Problem — Return all the lines below exactly as written. Drop every picture.

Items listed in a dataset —

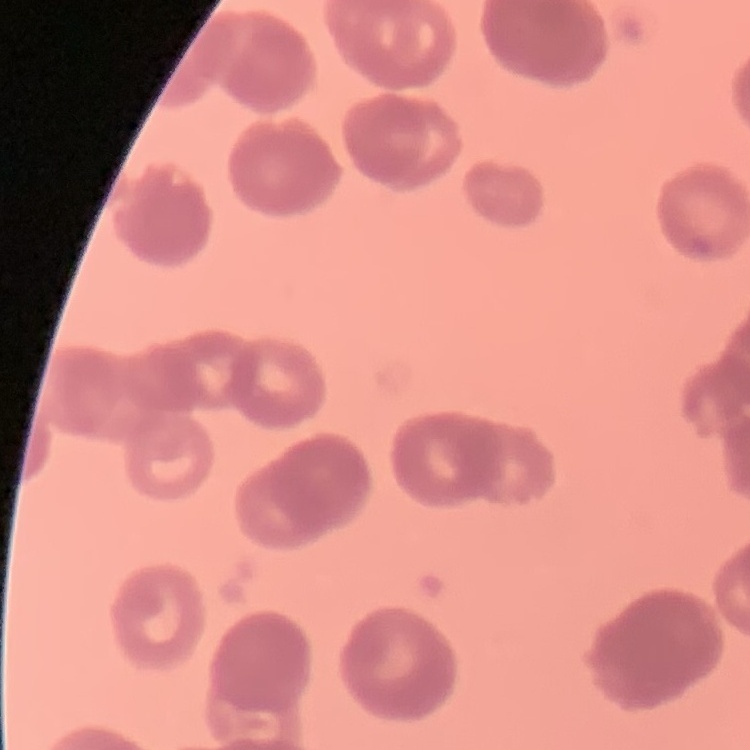
Rouleaux formation.

stain = Field's or Giemsa
image type = one tile cut from a larger photomicrograph
preparation = thin blood film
Describe the morphology of the red blood cells.
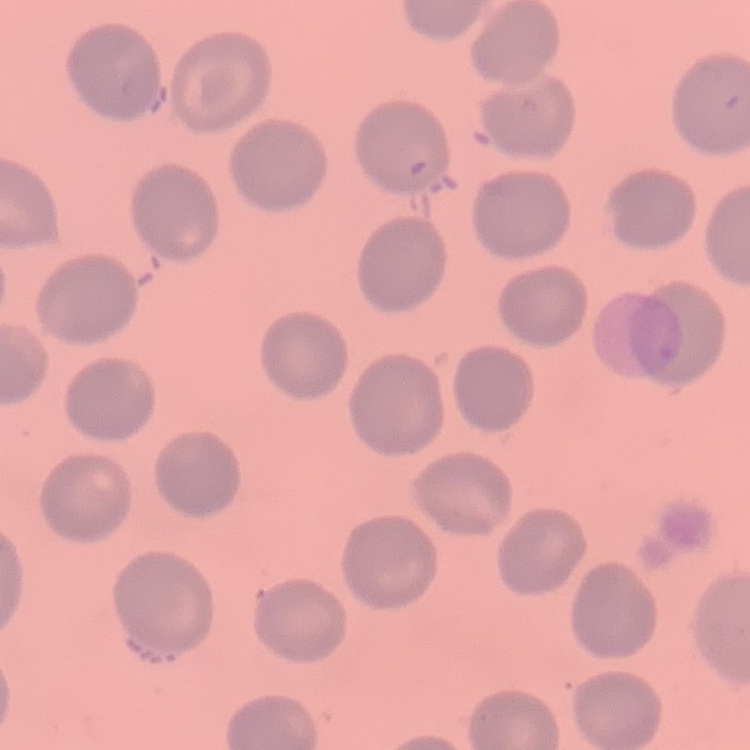

They show no rouleaux formation.

One tile cut from a larger photomicrograph. Thin peripheral smear. Field's or Giemsa stain.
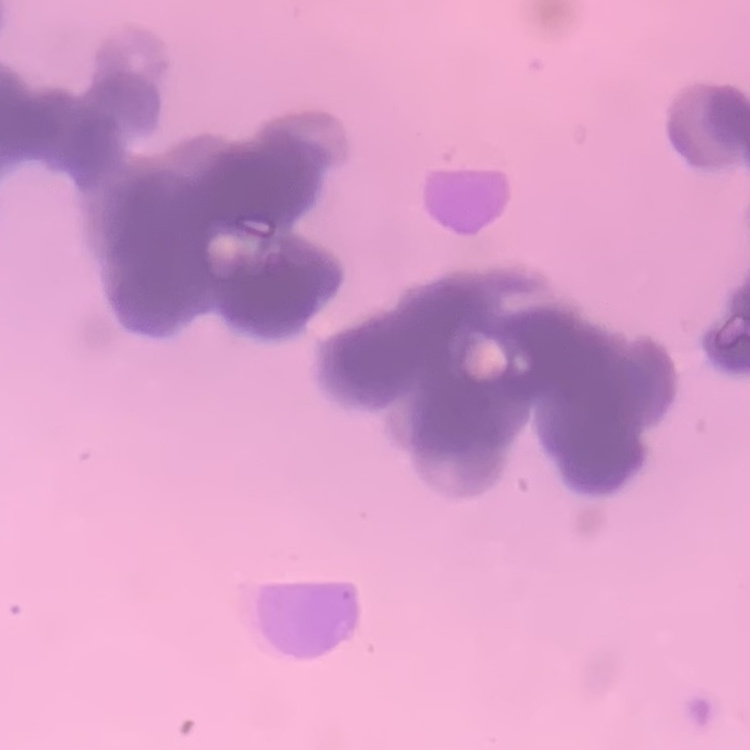 The red blood cells exhibit rouleaux formation. Field's or Giemsa stain. Thin peripheral smear. One tile cut from a larger photomicrograph.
Comment on the morphology of the red blood cells.
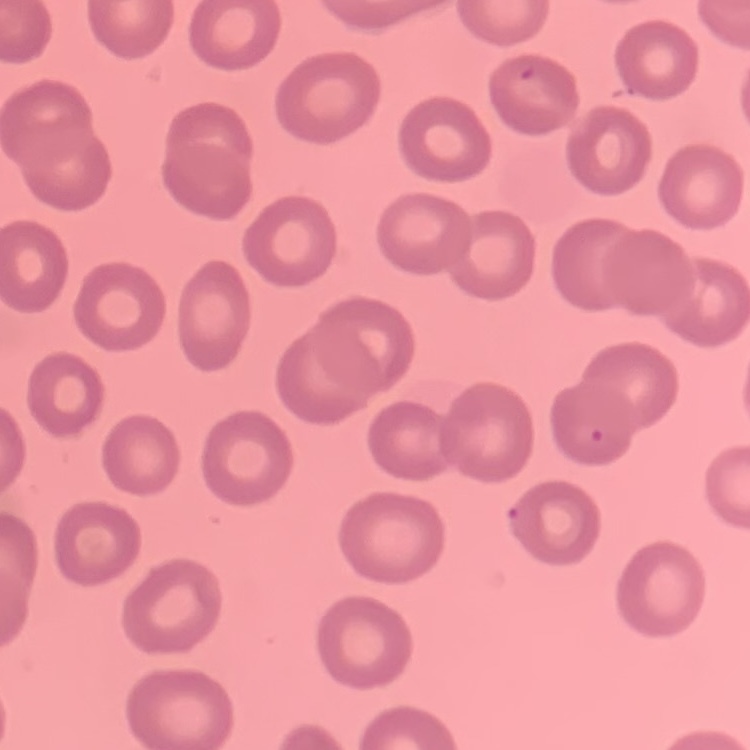

They show no rouleaux formation.

stain = Field's or Giemsa
image type = one tile cut from a larger photomicrograph
preparation = thin blood film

Solution to this task —
Rouleaux formation.

stain = Field's or Giemsa
image type = one tile cut from a larger photomicrograph
preparation = thin blood film
Describe the morphology of the red blood cells.

They show no rouleaux formation.

One tile cut from a larger photomicrograph. Thin peripheral smear. Field's or Giemsa stain.
 The red blood cells exhibit rouleaux formation. Field's or Giemsa stain. Thin peripheral smear. One tile cut from a larger photomicrograph.
Comment on the morphology of the red blood cells.

They show no rouleaux formation.

stain = Field's or Giemsa
image type = one tile cut from a larger photomicrograph
preparation = thin blood film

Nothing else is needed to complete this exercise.